Exercise material:
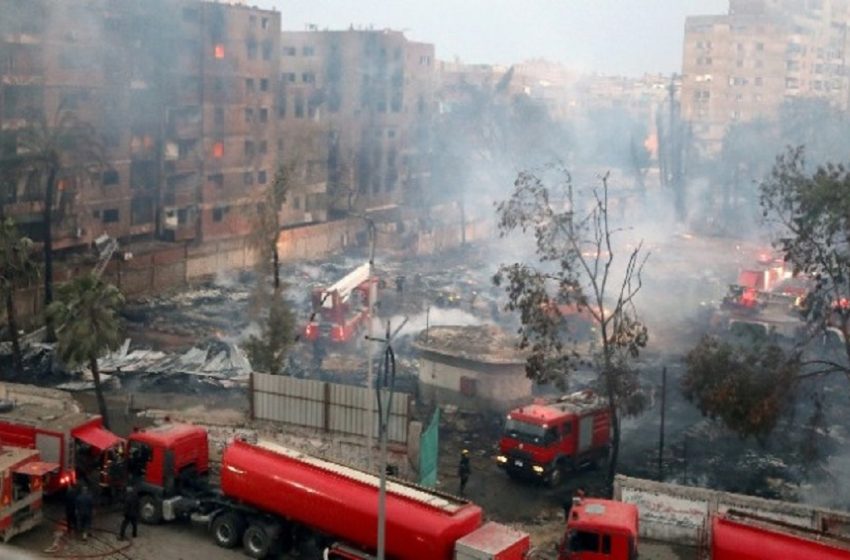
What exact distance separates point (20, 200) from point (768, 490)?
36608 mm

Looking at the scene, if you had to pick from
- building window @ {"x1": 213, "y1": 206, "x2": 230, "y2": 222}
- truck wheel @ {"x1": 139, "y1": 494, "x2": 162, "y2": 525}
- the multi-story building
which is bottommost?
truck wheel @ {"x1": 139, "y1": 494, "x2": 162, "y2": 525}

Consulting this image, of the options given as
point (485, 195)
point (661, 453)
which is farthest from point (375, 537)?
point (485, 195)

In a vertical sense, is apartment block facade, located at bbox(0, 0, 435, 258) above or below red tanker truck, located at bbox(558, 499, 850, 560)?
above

==

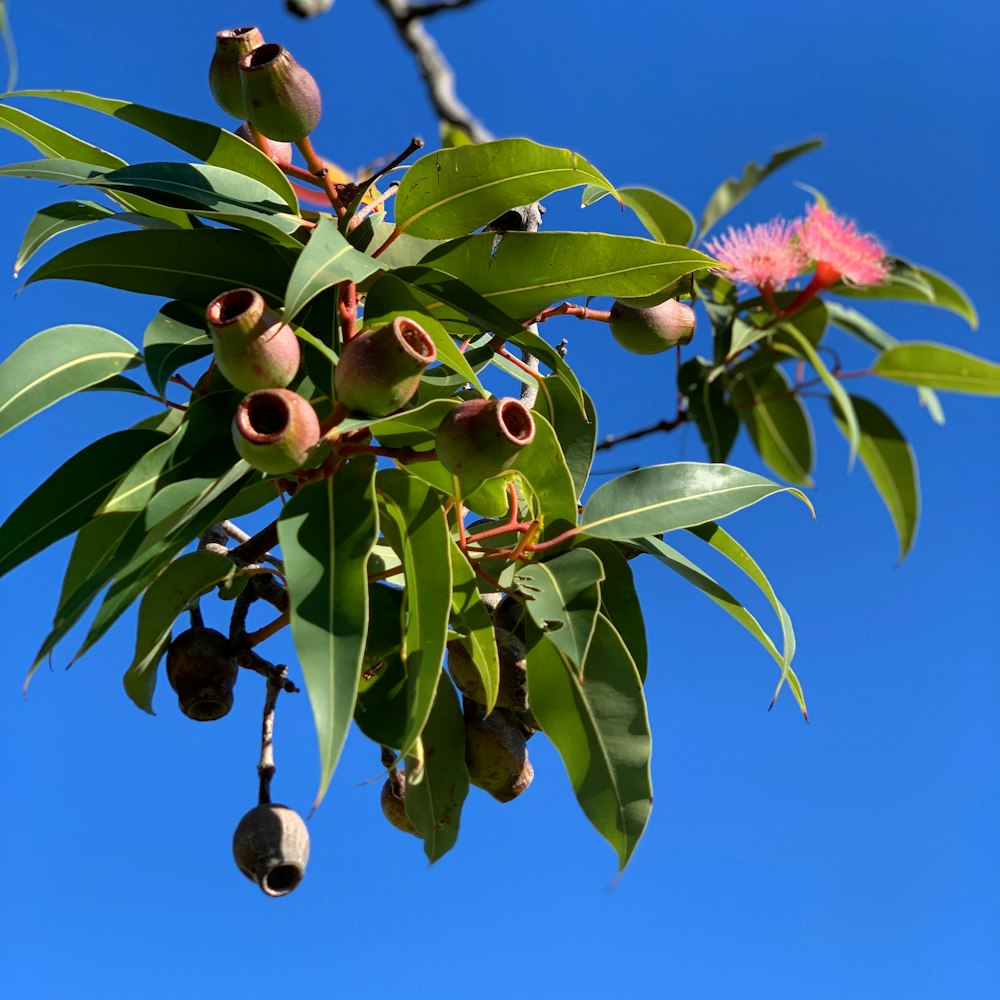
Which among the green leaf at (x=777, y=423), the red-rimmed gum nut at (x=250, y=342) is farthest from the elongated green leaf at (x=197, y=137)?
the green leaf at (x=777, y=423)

Requirements: Report how many lines in the entries above contain the word "truck". Give only the number.

Response: 3